Liver cancer, most often hepatocellular carcinoma, accounts for 30 to 40% of liver transplants depending on the center. Many of these cancers develop in livers already damaged by chronic disease, so there’s significant overlap between cancer cases and the conditions listed above.
Pediatric Liver Transplants
Children make up a small but important share of transplant recipients. In a typical recent year, around 500 pediatric liver transplants are performed in the U.S. The most common reason is biliary atresia, a condition present at birth where the bile ducts are blocked or absent, accounting for about a third of pediatric cases. Metabolic disorders, other bile duct conditions, acute liver failure, and a childhood liver cancer called hepatoblastoma round out the most frequent diagnoses.
Long-Term Survival After Transplant
Liver transplant outcomes have improved steadily over the decades. Current data show five-year survival rates around 71% and ten-year survival around 59%, though these numbers vary depending on the underlying disease, the patient’s overall health at the time of surgery, and the transplant center’s experience. Patients transplanted for some conditions, like certain metabolic diseases, tend to have better long-term outcomes than those transplanted for advanced cancer.
The first year after transplant carries the highest risk, primarily from surgical complications, organ rejection, and infection. After that initial period, survival curves flatten out considerably. Most recipients return to normal daily activities within three to six months, though they take immune-suppressing medications for life to prevent their body from attacking the new organ.

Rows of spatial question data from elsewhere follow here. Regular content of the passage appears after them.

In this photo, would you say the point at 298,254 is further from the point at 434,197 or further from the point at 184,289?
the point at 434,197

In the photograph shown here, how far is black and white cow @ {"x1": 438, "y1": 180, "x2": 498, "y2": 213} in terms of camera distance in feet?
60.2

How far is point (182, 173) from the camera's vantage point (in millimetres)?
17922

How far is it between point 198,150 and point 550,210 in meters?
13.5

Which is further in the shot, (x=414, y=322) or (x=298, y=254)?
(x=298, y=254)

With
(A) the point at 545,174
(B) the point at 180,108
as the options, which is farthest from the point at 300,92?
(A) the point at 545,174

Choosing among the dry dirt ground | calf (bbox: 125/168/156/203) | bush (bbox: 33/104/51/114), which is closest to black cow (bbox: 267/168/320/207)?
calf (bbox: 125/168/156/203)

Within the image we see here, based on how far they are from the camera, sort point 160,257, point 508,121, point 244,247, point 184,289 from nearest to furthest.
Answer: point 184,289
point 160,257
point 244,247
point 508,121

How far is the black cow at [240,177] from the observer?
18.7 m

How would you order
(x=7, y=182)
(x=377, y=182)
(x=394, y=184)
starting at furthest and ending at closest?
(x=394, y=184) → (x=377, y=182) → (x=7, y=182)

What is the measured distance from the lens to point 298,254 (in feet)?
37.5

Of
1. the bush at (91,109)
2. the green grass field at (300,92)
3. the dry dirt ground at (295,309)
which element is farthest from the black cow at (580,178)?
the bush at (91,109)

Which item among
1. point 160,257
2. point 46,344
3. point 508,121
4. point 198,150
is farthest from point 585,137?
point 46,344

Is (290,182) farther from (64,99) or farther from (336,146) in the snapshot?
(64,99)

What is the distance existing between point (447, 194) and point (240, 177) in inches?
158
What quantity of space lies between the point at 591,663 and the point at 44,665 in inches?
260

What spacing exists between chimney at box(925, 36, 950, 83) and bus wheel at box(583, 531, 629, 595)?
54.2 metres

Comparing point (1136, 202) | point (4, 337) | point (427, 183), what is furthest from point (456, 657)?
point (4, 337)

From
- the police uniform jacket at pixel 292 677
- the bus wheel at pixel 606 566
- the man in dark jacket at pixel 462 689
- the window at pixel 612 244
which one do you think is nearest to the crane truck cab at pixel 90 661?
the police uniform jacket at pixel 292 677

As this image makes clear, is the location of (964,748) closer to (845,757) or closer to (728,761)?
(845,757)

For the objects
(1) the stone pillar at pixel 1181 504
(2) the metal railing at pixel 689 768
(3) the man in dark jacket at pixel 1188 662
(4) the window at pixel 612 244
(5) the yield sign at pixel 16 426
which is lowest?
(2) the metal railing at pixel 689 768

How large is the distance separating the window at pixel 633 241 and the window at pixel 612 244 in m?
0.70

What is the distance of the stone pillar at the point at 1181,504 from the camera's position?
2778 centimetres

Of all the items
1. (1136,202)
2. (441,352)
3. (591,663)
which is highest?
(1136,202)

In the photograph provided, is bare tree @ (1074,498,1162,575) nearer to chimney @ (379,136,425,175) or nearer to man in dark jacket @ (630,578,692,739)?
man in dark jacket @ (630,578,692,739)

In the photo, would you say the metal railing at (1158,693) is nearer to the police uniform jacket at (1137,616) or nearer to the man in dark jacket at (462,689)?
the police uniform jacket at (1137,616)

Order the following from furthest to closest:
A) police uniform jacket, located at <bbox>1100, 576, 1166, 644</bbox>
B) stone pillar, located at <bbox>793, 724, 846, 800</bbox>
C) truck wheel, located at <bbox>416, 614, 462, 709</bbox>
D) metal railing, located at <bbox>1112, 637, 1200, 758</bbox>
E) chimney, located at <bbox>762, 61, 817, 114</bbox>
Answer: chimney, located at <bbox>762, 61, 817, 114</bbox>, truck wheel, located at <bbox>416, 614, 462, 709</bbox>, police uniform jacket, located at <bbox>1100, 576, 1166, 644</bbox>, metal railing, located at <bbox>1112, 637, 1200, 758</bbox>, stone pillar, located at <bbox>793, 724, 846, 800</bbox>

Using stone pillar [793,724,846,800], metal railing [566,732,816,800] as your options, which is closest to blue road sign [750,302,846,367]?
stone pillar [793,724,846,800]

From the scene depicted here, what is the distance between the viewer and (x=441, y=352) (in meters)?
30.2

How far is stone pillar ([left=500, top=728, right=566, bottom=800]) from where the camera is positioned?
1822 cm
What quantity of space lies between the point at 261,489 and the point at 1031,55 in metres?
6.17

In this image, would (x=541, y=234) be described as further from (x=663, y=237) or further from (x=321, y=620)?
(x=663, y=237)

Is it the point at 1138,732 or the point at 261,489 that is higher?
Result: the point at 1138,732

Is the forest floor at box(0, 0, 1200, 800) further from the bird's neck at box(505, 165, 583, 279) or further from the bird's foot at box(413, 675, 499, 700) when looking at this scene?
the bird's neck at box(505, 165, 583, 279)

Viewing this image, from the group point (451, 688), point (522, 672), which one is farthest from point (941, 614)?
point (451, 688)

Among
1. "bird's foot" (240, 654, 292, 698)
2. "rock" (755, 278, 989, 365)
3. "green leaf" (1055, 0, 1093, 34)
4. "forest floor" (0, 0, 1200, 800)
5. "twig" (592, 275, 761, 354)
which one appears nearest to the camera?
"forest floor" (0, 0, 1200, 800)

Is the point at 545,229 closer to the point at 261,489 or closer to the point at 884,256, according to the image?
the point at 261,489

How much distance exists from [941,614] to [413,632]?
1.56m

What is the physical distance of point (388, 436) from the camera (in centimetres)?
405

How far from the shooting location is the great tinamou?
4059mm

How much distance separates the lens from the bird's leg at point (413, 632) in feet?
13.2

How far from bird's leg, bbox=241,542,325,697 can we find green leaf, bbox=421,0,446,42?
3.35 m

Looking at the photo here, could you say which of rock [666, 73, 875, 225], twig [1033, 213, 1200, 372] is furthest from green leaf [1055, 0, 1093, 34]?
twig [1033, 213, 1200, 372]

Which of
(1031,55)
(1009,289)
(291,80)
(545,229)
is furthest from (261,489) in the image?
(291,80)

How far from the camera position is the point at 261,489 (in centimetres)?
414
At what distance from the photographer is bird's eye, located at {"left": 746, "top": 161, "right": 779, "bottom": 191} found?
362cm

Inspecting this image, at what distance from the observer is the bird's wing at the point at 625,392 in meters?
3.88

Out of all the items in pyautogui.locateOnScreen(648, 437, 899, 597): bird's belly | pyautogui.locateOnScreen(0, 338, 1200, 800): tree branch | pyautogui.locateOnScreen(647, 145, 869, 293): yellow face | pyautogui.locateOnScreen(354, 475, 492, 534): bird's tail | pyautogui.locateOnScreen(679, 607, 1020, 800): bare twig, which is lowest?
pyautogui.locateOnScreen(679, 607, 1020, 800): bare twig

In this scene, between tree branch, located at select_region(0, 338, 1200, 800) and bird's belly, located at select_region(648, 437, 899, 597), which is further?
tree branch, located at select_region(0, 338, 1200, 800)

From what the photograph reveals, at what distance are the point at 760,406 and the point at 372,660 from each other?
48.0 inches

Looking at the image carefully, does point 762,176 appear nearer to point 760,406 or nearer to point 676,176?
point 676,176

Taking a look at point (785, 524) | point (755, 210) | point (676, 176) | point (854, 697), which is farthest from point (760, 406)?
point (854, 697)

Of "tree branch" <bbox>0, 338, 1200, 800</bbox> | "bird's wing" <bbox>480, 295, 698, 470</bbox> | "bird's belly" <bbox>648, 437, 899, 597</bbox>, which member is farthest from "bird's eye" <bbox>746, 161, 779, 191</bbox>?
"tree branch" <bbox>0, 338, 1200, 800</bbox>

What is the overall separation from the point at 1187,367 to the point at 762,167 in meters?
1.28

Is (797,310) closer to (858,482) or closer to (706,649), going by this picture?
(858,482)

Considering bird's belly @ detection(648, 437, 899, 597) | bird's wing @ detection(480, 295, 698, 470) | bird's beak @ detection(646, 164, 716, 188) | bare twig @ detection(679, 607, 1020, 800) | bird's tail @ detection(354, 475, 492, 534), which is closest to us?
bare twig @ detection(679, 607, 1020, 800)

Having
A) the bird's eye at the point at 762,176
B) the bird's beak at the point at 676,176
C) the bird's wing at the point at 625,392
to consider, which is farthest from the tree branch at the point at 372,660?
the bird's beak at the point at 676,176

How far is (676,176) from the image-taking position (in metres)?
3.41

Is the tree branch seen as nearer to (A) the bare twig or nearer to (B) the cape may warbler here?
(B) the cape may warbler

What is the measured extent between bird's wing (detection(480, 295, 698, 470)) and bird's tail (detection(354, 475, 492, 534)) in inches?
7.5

Trends Driving the Numbers Up
Several forces explain why liver transplant volume has grown so sharply. The obesity epidemic has fueled a rise in fatty liver disease, which can progress silently over years before causing irreversible scarring. Alcohol consumption patterns have also shifted, with increasing rates of heavy drinking contributing to more cases of severe, transplant-requiring liver damage. Many transplant centers have also relaxed the traditional rule requiring six months of sobriety before listing a patient, recognizing that some people with acute alcohol-related liver failure benefit from earlier transplantation.
On the supply side, transplant programs have expanded the criteria for acceptable donor organs, using livers from older donors and donors with certain medical conditions that would have been ruled out in previous decades. Living donor transplantation, where a healthy person donates a portion of their liver that regenerates in both the donor and recipient, has also grown as a way to address the organ shortage. These changes together explain why the U.S. has been able to set new transplant records year after year.